▶ **Your task**
The entries below contain pictures, which are to be left out; write out exactly, and only, the lines from the line with "Stackpole Adds 0402" up to and including the line with "FoodFul Non Profit screenshot 2".

*** Input ***

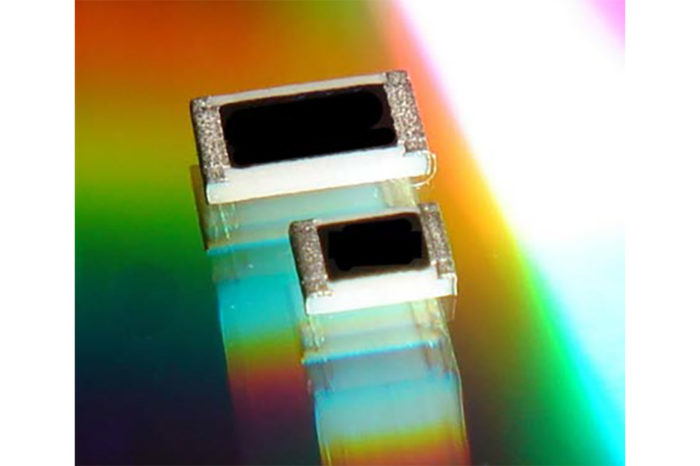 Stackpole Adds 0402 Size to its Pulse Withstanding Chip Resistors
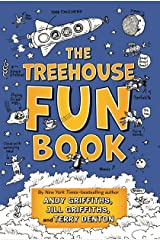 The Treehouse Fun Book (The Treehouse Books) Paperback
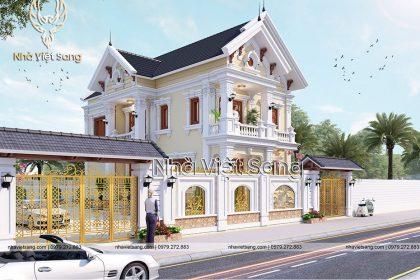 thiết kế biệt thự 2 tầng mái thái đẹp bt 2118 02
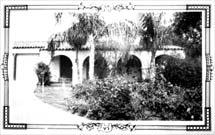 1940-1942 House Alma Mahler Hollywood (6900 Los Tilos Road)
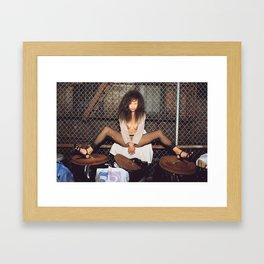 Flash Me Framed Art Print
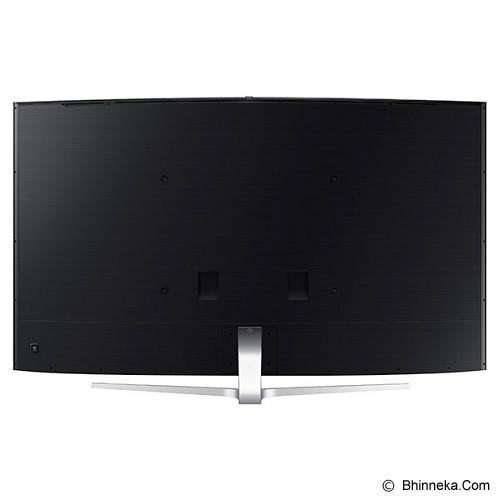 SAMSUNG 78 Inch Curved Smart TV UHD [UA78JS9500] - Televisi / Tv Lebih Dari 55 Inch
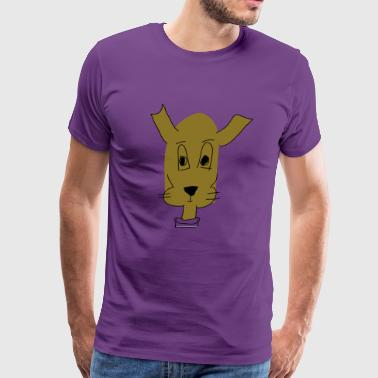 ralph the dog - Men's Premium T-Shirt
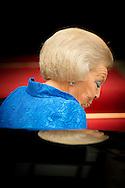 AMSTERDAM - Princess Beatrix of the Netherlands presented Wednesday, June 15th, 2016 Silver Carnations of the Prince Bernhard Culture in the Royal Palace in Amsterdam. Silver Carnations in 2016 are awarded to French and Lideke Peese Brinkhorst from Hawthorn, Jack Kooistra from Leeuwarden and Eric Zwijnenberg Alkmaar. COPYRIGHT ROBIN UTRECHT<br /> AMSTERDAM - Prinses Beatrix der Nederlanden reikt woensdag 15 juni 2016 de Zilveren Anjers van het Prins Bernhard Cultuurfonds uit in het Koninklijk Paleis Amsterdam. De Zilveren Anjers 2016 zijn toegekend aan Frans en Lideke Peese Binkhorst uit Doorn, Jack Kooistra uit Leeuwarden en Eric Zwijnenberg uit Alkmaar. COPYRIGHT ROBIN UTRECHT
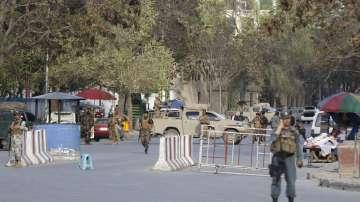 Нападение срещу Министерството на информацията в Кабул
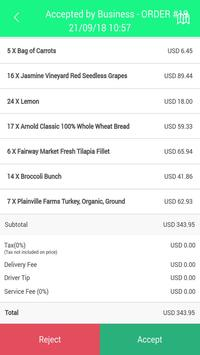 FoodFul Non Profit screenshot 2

*** End of Input ***
*** Input ***

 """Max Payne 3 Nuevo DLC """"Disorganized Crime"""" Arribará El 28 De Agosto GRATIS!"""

*** End of Input ***

▶ **Task response**
 Stackpole Adds 0402 Size to its Pulse Withstanding Chip Resistors
 The Treehouse Fun Book (The Treehouse Books) Paperback
 thiết kế biệt thự 2 tầng mái thái đẹp bt 2118 02
 1940-1942 House Alma Mahler Hollywood (6900 Los Tilos Road)
 Flash Me Framed Art Print
 SAMSUNG 78 Inch Curved Smart TV UHD [UA78JS9500] - Televisi / Tv Lebih Dari 55 Inch
 ralph the dog - Men's Premium T-Shirt
 AMSTERDAM - Princess Beatrix of the Netherlands presented Wednesday, June 15th, 2016 Silver Carnations of the Prince Bernhard Culture in the Royal Palace in Amsterdam. Silver Carnations in 2016 are awarded to French and Lideke Peese Brinkhorst from Hawthorn, Jack Kooistra from Leeuwarden and Eric Zwijnenberg Alkmaar. COPYRIGHT ROBIN UTRECHT<br /> AMSTERDAM - Prinses Beatrix der Nederlanden reikt woensdag 15 juni 2016 de Zilveren Anjers van het Prins Bernhard Cultuurfonds uit in het Koninklijk Paleis Amsterdam. De Zilveren Anjers 2016 zijn toegekend aan Frans en Lideke Peese Binkhorst uit Doorn, Jack Kooistra uit Leeuwarden en Eric Zwijnenberg uit Alkmaar. COPYRIGHT ROBIN UTRECHT
 Нападение срещу Министерството на информацията в Кабул
 FoodFul Non Profit screenshot 2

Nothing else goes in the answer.